Chapter 20, Problem 26P

(a)

To determine

The current drawn by the motor when it is first started up.

Answer to Problem 26P

The current drawn by the motor when it is first started up is $6.0\text{A}$.

Explanation of Solution

Write an expression for the current drawn by the motor when it is first started up.

  $I=\frac{{\epsilon }_{ext}}{R}$                                                                                                             (I)

Here, $I$  is the current drawn by the motor when it is first started up, ${\epsilon }_{ext}$ is the external emf and $R$ is the resistance.

Conclusion:

Substitute $12\text{V}$ for ${\epsilon }_{ext}$ and $2.0\Omega$  for $R$ in equation (I) to find $I$.

  $\begin{array}{c}I=\frac{12\text{V}}{2.0\Omega }\\ =6.0\text{A}\end{array}$

Thus, the current drawn by the motor when it is first started up is $6.0\text{A}$.

(b)

To determine

The current draws at normal operating speed.

Answer to Problem 26P

The current draws at normal operating speed is $0.551\text{A}$.

Explanation of Solution

Write an expression for Kirchhoff’s voltage law.

  ${\epsilon }_{ext}-I\text{'}R-{\epsilon }_{back}=0$                                                                                                (II)

Here, $I\text{'}$  is the current draw at normal operating speed and ${\epsilon }_{back}$ is the back emf.

Write an expression for back emf.

  ${\epsilon }_{back}=\frac{P}{I\text{'}}$                                                                                                     (III)

Here, $P$ is the power.

Rewrite the expression (II) by using equation (III).

  $\begin{array}{c}{\epsilon }_{ext}-I\text{'}R-\frac{P}{I\text{'}}=0\\ I\text{'}{\epsilon }_{ext}-{I^{\prime }}^{2}R-P=0\end{array}$                                                                                      (IV)

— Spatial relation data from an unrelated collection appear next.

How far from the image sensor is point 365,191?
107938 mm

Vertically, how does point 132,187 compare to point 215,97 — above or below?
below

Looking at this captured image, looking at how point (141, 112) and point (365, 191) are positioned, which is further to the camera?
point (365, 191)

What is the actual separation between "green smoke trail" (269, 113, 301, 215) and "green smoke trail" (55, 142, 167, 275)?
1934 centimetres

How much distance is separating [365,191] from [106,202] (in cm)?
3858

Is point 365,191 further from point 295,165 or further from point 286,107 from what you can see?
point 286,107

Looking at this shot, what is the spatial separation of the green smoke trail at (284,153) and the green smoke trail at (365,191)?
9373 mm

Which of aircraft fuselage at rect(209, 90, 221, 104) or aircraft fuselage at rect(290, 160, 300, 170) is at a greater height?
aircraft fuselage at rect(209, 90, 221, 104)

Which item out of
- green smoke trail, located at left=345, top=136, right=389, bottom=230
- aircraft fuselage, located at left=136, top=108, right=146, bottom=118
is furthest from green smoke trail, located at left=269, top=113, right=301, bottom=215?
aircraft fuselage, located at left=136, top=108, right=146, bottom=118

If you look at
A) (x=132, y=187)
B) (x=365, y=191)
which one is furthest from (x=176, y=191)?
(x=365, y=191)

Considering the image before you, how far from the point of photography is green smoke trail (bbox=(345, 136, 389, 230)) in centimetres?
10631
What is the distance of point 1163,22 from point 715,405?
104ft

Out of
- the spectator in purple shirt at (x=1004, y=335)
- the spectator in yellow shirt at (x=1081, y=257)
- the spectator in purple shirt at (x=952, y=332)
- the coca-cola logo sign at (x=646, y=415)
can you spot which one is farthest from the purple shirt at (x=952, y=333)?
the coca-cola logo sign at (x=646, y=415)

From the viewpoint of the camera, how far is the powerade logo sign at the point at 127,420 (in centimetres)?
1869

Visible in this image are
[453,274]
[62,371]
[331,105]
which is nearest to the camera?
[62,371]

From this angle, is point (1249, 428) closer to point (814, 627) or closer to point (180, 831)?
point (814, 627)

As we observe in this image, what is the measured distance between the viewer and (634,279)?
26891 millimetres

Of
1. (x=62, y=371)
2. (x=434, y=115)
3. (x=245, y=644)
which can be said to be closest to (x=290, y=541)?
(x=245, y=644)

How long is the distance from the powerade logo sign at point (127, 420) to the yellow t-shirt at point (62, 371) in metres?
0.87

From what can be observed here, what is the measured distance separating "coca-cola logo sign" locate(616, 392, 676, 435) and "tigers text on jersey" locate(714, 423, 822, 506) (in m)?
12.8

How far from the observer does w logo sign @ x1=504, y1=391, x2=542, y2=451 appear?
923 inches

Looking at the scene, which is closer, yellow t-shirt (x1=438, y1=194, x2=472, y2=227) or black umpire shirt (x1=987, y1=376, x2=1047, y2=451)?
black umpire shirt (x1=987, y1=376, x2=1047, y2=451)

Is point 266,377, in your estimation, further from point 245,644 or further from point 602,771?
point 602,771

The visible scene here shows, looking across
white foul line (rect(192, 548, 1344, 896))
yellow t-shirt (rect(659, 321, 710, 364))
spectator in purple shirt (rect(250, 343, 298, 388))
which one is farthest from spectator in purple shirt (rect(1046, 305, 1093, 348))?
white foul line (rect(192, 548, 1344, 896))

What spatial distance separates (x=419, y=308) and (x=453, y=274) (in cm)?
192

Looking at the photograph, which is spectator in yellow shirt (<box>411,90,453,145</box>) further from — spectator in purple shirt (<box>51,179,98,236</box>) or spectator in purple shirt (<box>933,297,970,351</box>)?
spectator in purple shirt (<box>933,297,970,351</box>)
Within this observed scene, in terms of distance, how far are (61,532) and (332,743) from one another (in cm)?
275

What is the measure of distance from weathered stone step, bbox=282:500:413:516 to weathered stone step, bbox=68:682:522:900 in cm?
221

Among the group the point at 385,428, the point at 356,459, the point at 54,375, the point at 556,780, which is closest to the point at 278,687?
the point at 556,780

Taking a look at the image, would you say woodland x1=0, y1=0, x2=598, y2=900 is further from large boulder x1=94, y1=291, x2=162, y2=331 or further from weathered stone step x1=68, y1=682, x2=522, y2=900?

Rearrange (IV) to calculate $I\text{'}$.

  $I\text{'}=\frac{-{\epsilon }_{ext}\pm \sqrt{{\epsilon }_{ext}^2-4\left(-R\right)\left(-P\right)}}{2\left(-R\right)}$                                                                   (V)

Conclusion:

Substitute $12\text{V}$ for ${\epsilon }_{ext}$, $2.0\Omega$ for $R$ and $6.0\text{W}$ for $P$ in equation (V) to find $I\text{'}$.

  $\begin{array}{c}I\text{'}=\frac{-12\text{V}\pm \sqrt{{\left(12\text{V}\right)}^2-4\left(-2.0\Omega \right)\left(-6.0\text{W}\right)}}{2\left(-2.0\Omega \right)}\\ =\frac{-12\text{V}\pm \sqrt{{\left(12\text{V}\right)}^2-48{\text{V}}^2}}{\left(-4.0\Omega \right)}\\ =0.551\text{A}\end{array}$

Thus, the current draws at normal operating speed is $0.551\text{A}$.

(c)

To determine

The back emf induced in the winding at normal speed.

Answer to Problem 26P

The back emf induced in the winding at normal speed is $10.9\text{V}$.

Explanation of Solution

Write an expression for back emf induced in the winding at normal speed.

  ${{\epsilon }^{\prime }}_{back}={\epsilon }_{ext}-I^{\prime }R$                                                                                          (VI)

Here, ${{\epsilon }^{\prime }}_{ext}$ is the back emf induced in the winding at normal speed.

Conclusion:

Substitute $12\text{V}$ for ${\epsilon }_{ext}$, $0.551\text{A}$ for $I^{\prime }$ and $2.0\Omega$ for $R$ in equation (VI) to find ${{\epsilon }^{\prime }}_{ext}$.

  $\begin{array}{c}{{\epsilon }^{\prime }}_{back}=12\text{V}-\left(0.551\text{A}\right)\left(2.0\Omega \right)\\ =12\text{V}-1.1\text{V}\\ =10.9\text{V}\end{array}$

Thus, the back emf induced in the winding at normal speed $10.9\text{V}$.